[Source data]
* * *

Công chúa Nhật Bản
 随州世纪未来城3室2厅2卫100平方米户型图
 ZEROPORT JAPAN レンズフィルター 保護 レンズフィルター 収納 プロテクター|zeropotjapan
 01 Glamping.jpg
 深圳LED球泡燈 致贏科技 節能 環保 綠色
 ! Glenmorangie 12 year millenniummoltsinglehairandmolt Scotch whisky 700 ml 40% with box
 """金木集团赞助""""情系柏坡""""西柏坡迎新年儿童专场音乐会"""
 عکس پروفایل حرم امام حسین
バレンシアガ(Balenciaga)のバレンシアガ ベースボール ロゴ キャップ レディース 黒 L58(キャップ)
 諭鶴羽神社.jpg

* * *

## Try it
In the entries above, find the line containing "01 Glamping.jpg". Set down that line and every line after it through the last one, exactly and alone.

## Output for this task
 01 Glamping.jpg
 深圳LED球泡燈 致贏科技 節能 環保 綠色
 ! Glenmorangie 12 year millenniummoltsinglehairandmolt Scotch whisky 700 ml 40% with box
 """金木集团赞助""""情系柏坡""""西柏坡迎新年儿童专场音乐会"""
 عکس پروفایل حرم امام حسین
バレンシアガ(Balenciaga)のバレンシアガ ベースボール ロゴ キャップ レディース 黒 L58(キャップ)
 諭鶴羽神社.jpg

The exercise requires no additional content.